トランプ氏が25日夜、会場に姿を現し、壇上の席に座って歓談していると、午後8時35分(日本時間26日午前9時35分)ごろに事態が急変しました。警護隊がトランプ氏やバンス氏を壇上から退避させ、参加者らも次々とテーブルの下に身を隠し、会場は騒然とした雰囲気に包まれました。

 トランプ氏は退避後に記者会見し、言論の自由を重視する記者会の夕食会で事件を起こした容疑者を「米国憲法を攻撃した悪党だ」と非難しました。単独犯で自分が標的になった可能性があるとの見方を示し、停戦中のイランとの関係を否定しました。また、「相違を平和的に解決する」よう国民に要請しました。

 米メディアは、容疑者を西部カリフォルニア州出身の30代の男と報道しました。

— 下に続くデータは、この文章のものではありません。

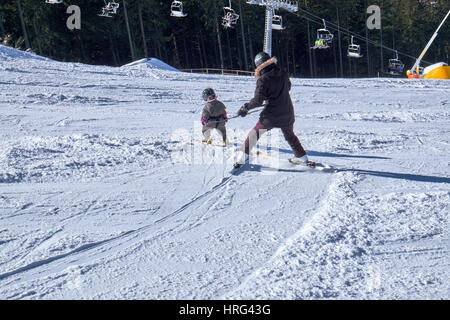 WINTERBERG, GERMANY - FEBRUARY 14, 2017: Mother and child in harness learning how to ski downhill at Ski Carousel - Stock Photo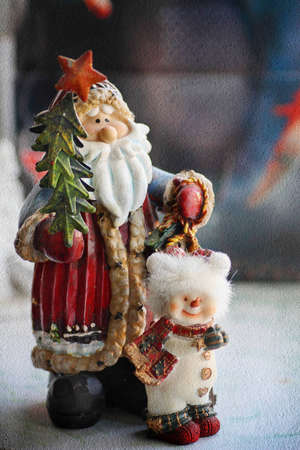 Christmas decorations santa claus and snowman standing together with texture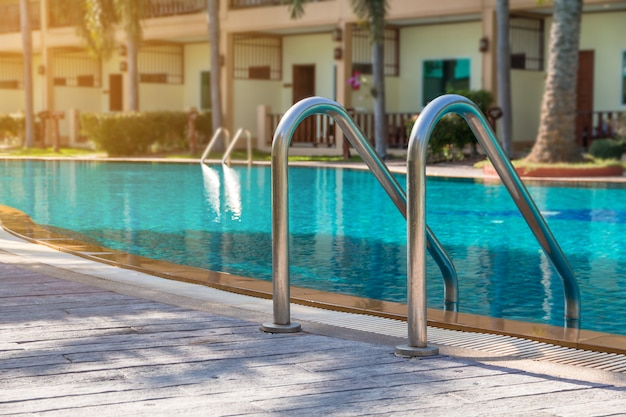 Modern backyard of a swimming pool in public resort or clubhouse Premium Photo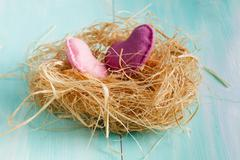 Two red hearts in a bird nest on wooden board Stock Photos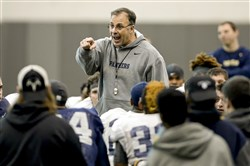 New Pitt coach Pat Narduzzi talks to his team Saturday morning. The Panthers are two weeks into spring practice. They have three more weeks before the Blue-Gold game April 18.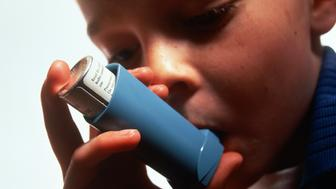 Young boy (6-8) using asthma inhaler, close-up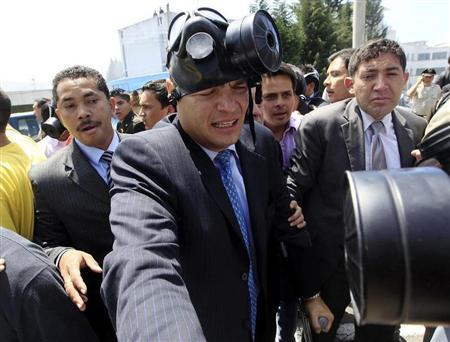 Ecuadorean President Rafael Correa (C) wears a gas mask after striking national policemen released tear gas to keep him inside their main headquarters while he tries to negotiate a solution to the protest over changes in benefits, in Quito September 30, 2010. REUTERS/Guillermo Granja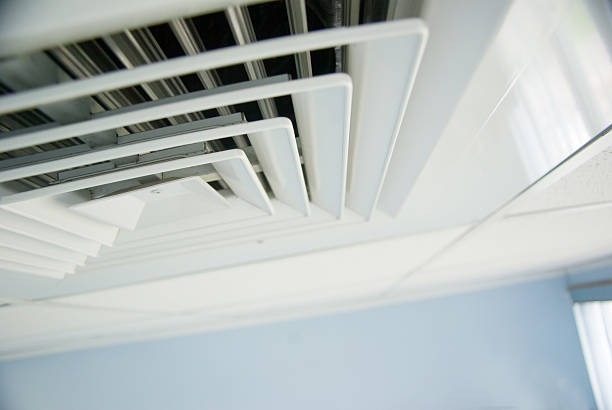 ventilation system; air condition vent in office ceiling close up stock photo
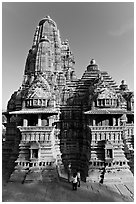 Lakshmana temple seen from Matangesvara temple, with people looking. Khajuraho, Madhya Pradesh, India ( black and white)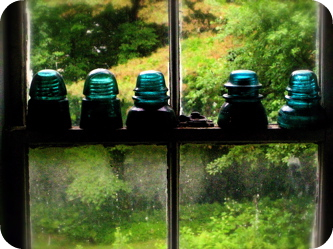 Blue insulators on sill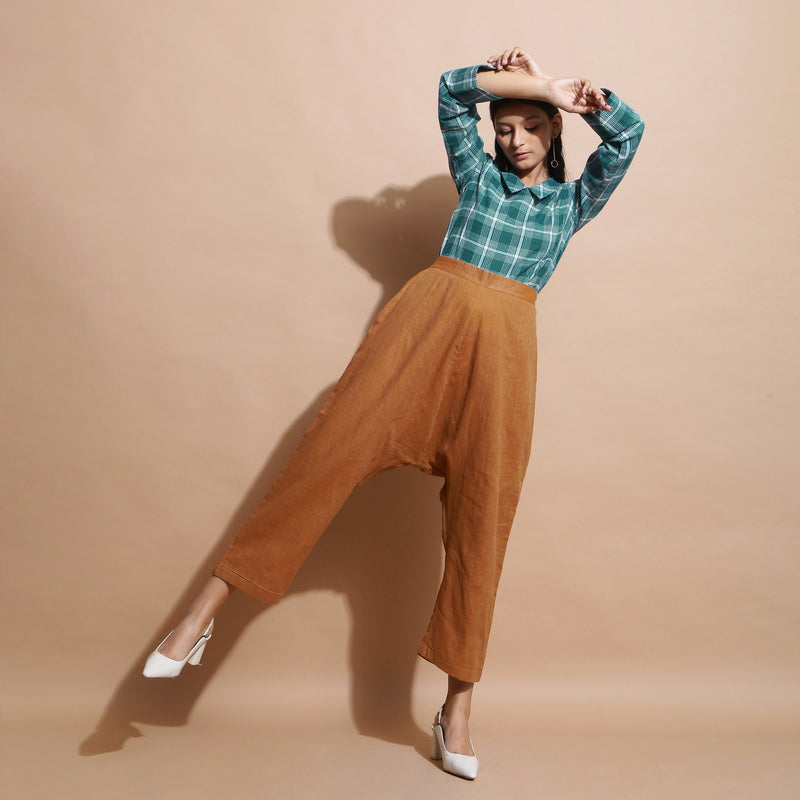 Front View of a Model wearing Handspun Cotton Muslin Mid Rise Pant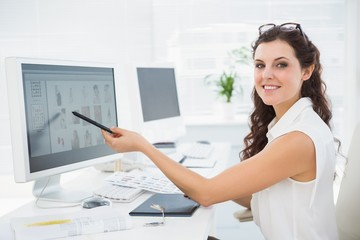 Smiling businessman pointing her computer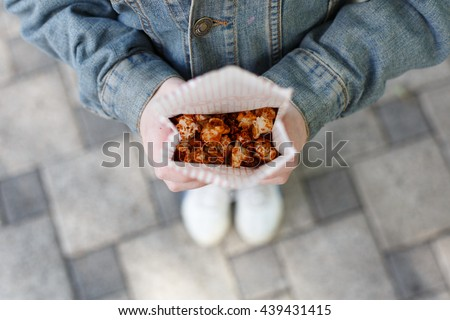 Child with popcorn in hands. Sweet sugar caramelized popcorn pack in little girl's hands, POV composition. Top view of child with popcorn outdoors, sweet snack, street food, fast food. - stock photo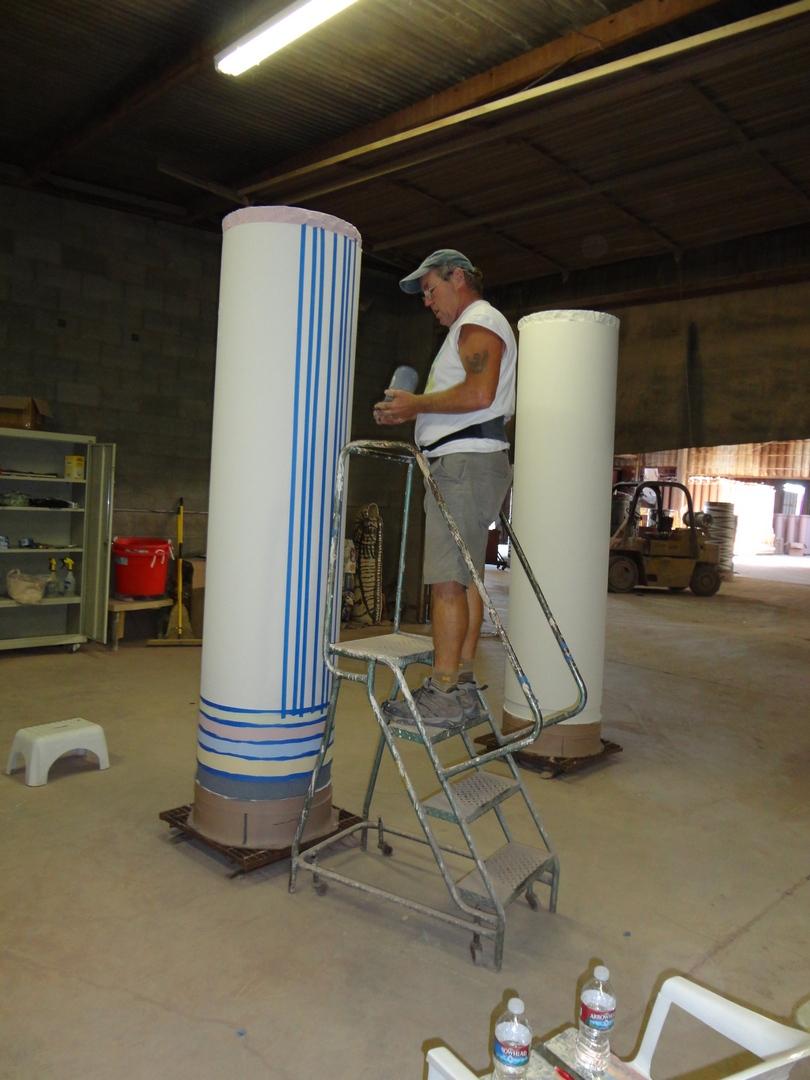 Larry Meagher applying underglazes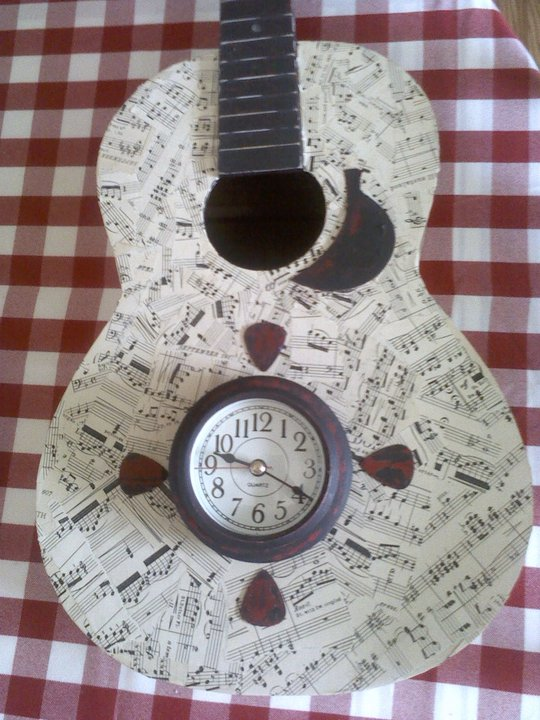 Decoupaged Guitar Turned Into Wall Clock Hometalk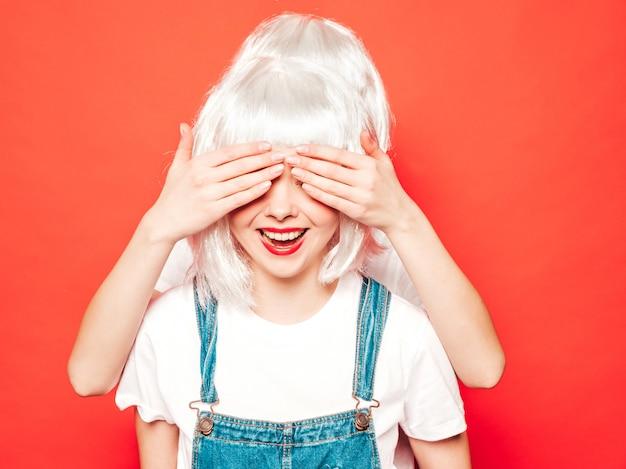 Due giovani ragazze sexy hipster in parrucche bianche e labbra rosse. belle donne alla moda in abiti estivi. modelle vivaci in posa vicino al muro rosso in studio. coprendosi gli occhi e abbracciando da dietro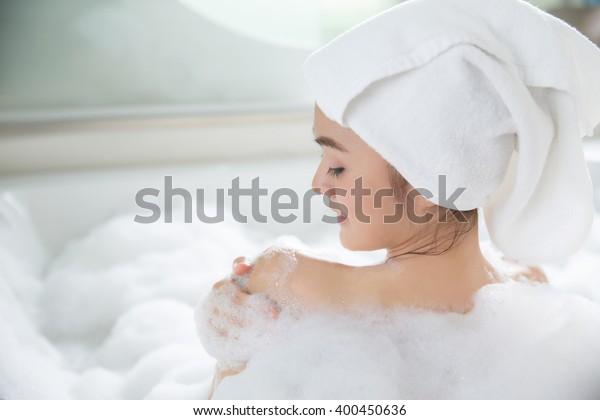 アジアの女性が浴槽にシャワーを浴びている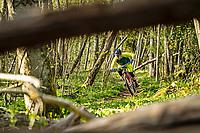 A mountain biker Jon Lindgren rides a single track trail through the Änggårdsbergen Nature Reserve, Gothenburg, Sweden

地元警察などによりますと、男は散弾銃と拳銃、複数のナイフを所持したまま金属探知機を走り抜け、夕食会場へと向かっていたところを警護隊などに阻止されました。治安要員1人が銃撃を受けたましたが、命に別条はないということです。

  トランプ氏は退避後、「犯人は拘束されており、私は『ショーを続けよう』と提案した」とSNSに投稿。再び会場に戻る意向を示しましたが、夕食会は中断されました。